The exhibition and the accompanying book contain a section with ten unpublished photos taken by Paul Fusco from aboard the funeral train. These images set the proper context for The People’s View, are a source of inspiration, and present the reversed perspective.
This project was on show at the Museum of Modern Art, San Francisco, in Les Rencontres D’Arles (France 2018), the International Center of Photography (New York City 2018), and the Nederlands Fotomuseum, Rotterdam (2019). This exhibition has been chosen as the Best Work of Art in 2018 by NRC Handelsblad (by Sandra Smallenburg).
The project isn’t finished yet. Sensing that there still must be so many images, memories and insights keep me from saying goodbye to this undertaking. I will continue the search for new material, although not as intensely as I did before. Additional material will be forwarded to the SFMOMA so to keep this project alive.
And hopefully, the other components of this exhibition, complemented with new footage, will travel throughout Europe in the years to come.
Information about the book
This book has been granted a gold medal for The Most Beautiful Book in the World by the international jury of the Stiftung Buchkunst (Leipzig). The book was also selected for De Best Verzorgde Boeken 2018, for which it was displayed at the Stedelijk Museum Amsterdam (September 2019)
Quote from the jury about the book:
“…as the train glides past, it is mirrored chronologically by the images and sequences of one amateur photographer after another… As a project and concept, this book about remembering and observing is breathtaking, its execution flawless. The result leaves one lost for words.”
Furthermore, the book is one of Volkskrant’s top 10 best 2018 Dutch Photo Books ((by Mark Moorman). The book has also been nominated for: the Deutsche Börse Photography Foundation Prize 2019 Best Photography Book Award, the Kraszna-Krausz Book Award, and the 2019 Prix Livre d’Artiste, Association Bob Calle.

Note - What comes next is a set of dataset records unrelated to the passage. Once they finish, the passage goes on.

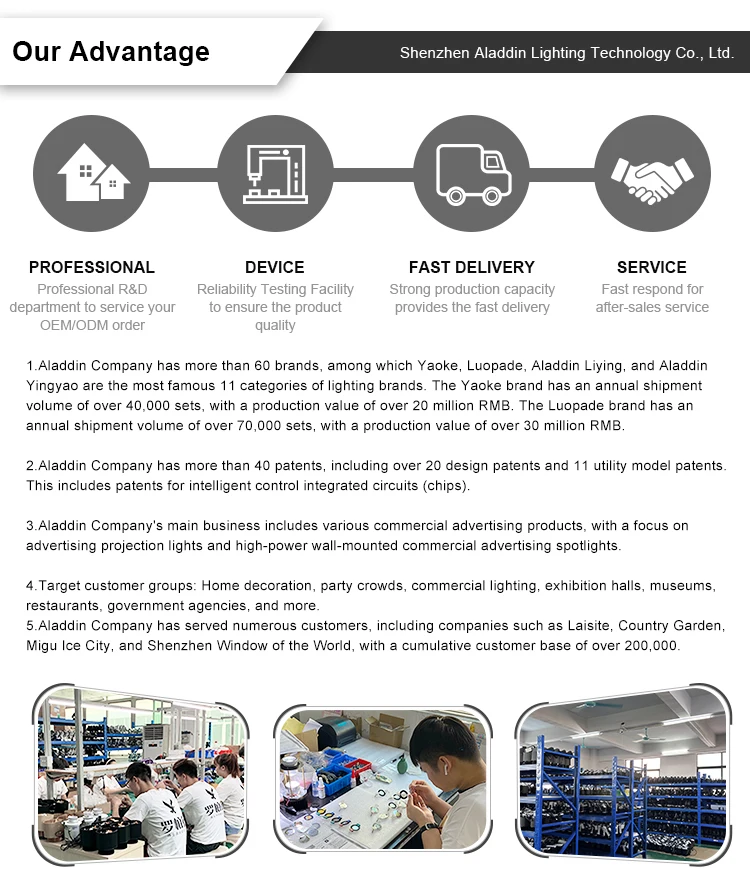 Our Advantage

Shenzhen Aladdin Lighting Technology Co., Ltd.

PROFESSIONAL
Professional R&D department to service your OEM/ODM order

DEVICE
Reliability Testing Facility to ensure the product quality

FAST DELIVERY
Strong production capacity provides the fast delivery

SERVICE
Fast respond for after-sales service

1.Aladdin Company has more than 60 brands, among which Yaoke, Luopade, Aladdin Liying, and Aladdin Yingyao are the most famous 11 categories of lighting brands. The Yaoke brand has an annual shipment volume of over 40,000 sets, with a production value of over 20 million RMB. The Luopade brand has an annual shipment volume of over 70,000 sets, with a production value of over 30 million RMB.

2.Aladdin Company has more than 40 patents, including over 20 design patents and 11 utility model patents. This includes patents for intelligent control integrated circuits (chips).

3.Aladdin Company's main business includes various commercial advertising products, with a focus on advertising projection lights and high-power wall-mounted commercial advertising spotlights.

4.Target customer groups: Home decoration, party crowds, commercial lighting, exhibition halls, museums, restaurants, government agencies, and more.
5.Aladdin Company has served numerous customers, including companies such as Laisite, Country Garden, Migu Ice City, and Shenzhen Window of the World, with a cumulative customer base of over 200,000.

This book presents a pull-out section with never-before-published photographs from Fusco’s RFK series (thanks to his daughter, Marina Fusco)
The American art critic and poet David Levi Strauss and the Dutch writer Taco Hidde Bakker wrote a comprehensive essay on the relationships between photography, history, and contemporary politics in light of the people’s views of the RFK funeral train as collected for this project. I wrote the preface.
This photo book (limited edition, 2018) is a joint publication between two non-profit publishers of photography and art books: Fw:Books (Amsterdam) and the Magnum Foundation (New York City).
All image rights belong to the owners of the images and are published with their full consent.
The book also features the names of all the participants who had confidence in this project and helped me by sharing their images, films, and stories.